Last year's second annual DayGlo show featured an added "People's Choice" award, with visitors casting votes for their favorite work at the opening reception. Cleveland-based artist Rachel Strongoli won by a landslide. This year, Saile and Doubting Thomas have arranged for a panel of jurors to award prizes to selected works.
"Each year DayGlo entries grow with complexity and depth as artists develop a familiarity with the paint's properties and range of possibilities," adds Saile. "Both two- and three- dimensional works are presented. The results have been a fascinating display of the range of talent among Cleveland artists."
The DayGlo Color Corporation dates back to two brothers, Bob and Joe Switzer, who were experimenting with ways to make colors brighter. Quite by accident, they found the colors had a unique "glowing" effect under ultraviolet light. Early on, these new paints found their way into magic shows, stage shows and promotional posters for films.
By the 1940s, however, the Switzer brothers were working on colors that would "glow" in daylight for efforts during World War II. These new pigments were used to send signals from the ground to planes thousands of feet in the air, and aircraft carrier crews wore fluorescent uniforms lit by UV lamps to guide planes during nighttime landings. Also, buoys painted in DayGlo paints marked safe zones in the water after they'd been cleared of mines and floating explosives.

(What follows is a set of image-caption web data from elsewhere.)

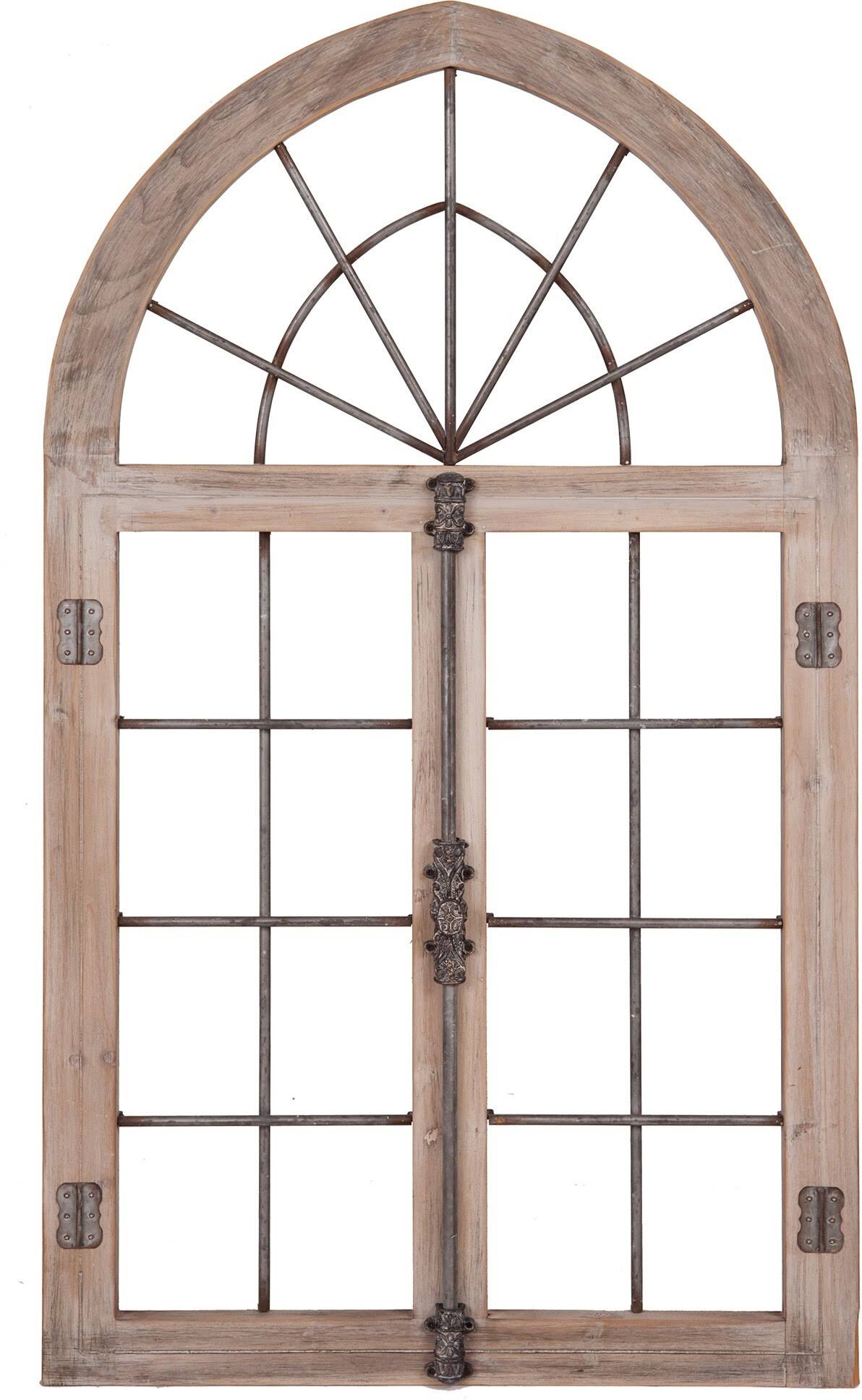Distressed Gray Arched Cathedral Window Frame Wall Décor H81116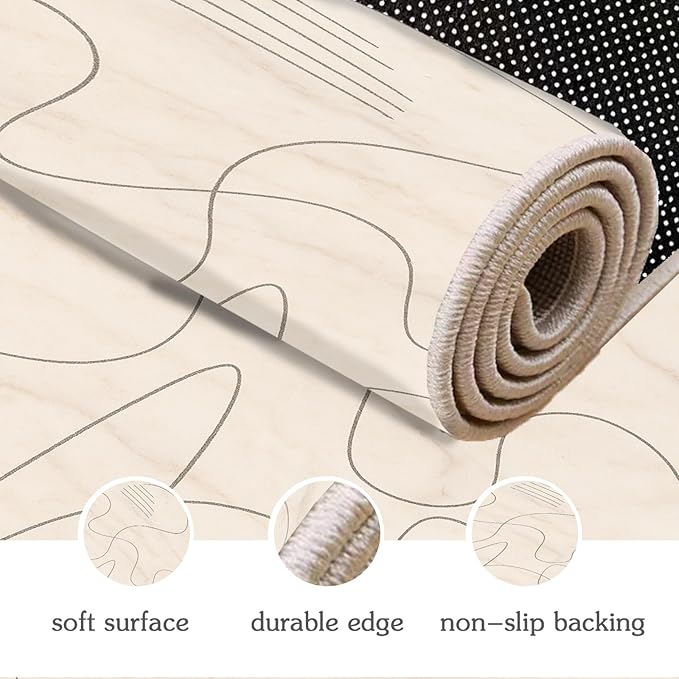 Modern Marble Rug - 3x4 Rug, Abstract Line Marble Outdoor Rugs, Minimalist Geometry Entryway Rugs, Washable & Non Slip Carpet Home Decor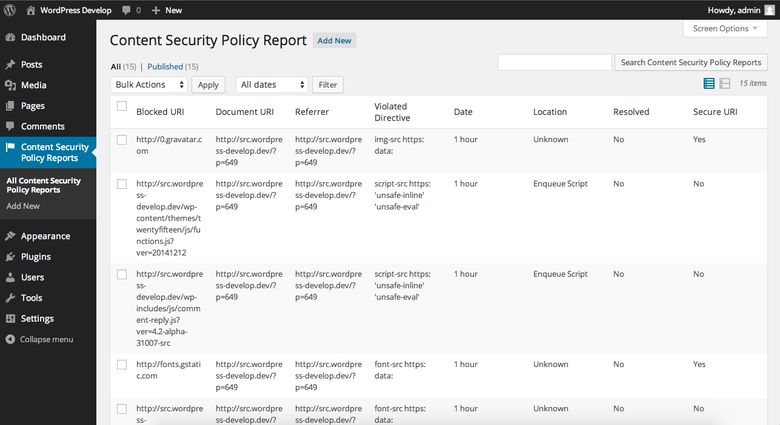Content Security Policy Reports admin screen in version 1.2.0, listing violations with added Location, Resolved, and Secure URI columns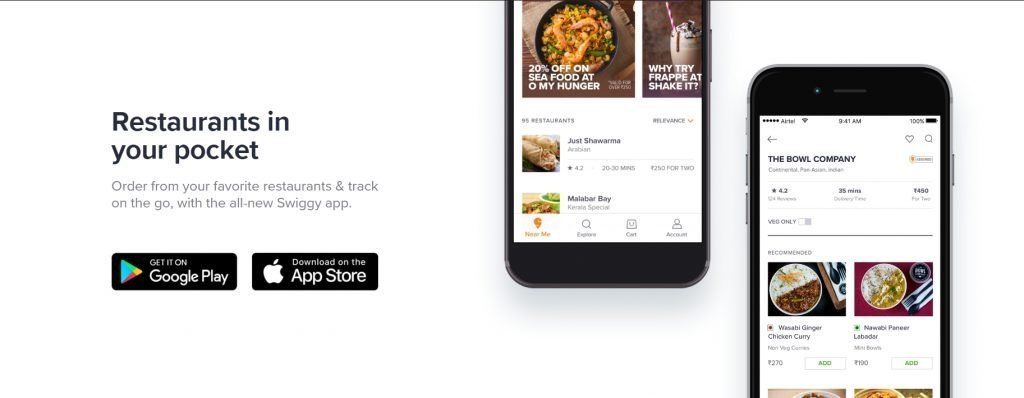 Swiggy food delivery app in India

In the 1960s, the company officially changed its name from Switzer Bros. to DayGlo Color Corporation. Today, the term DayGlo is synonymous with fluorescent paint, and its headquarters are still at 4515 St. Clair Ave. near downtown Cleveland. The company has production facilities in Twinsburg as well as in Cudahy, Calif. and Houthalen, Belgium.
(Full disclosure: The author has participated in all three DayGlo shows).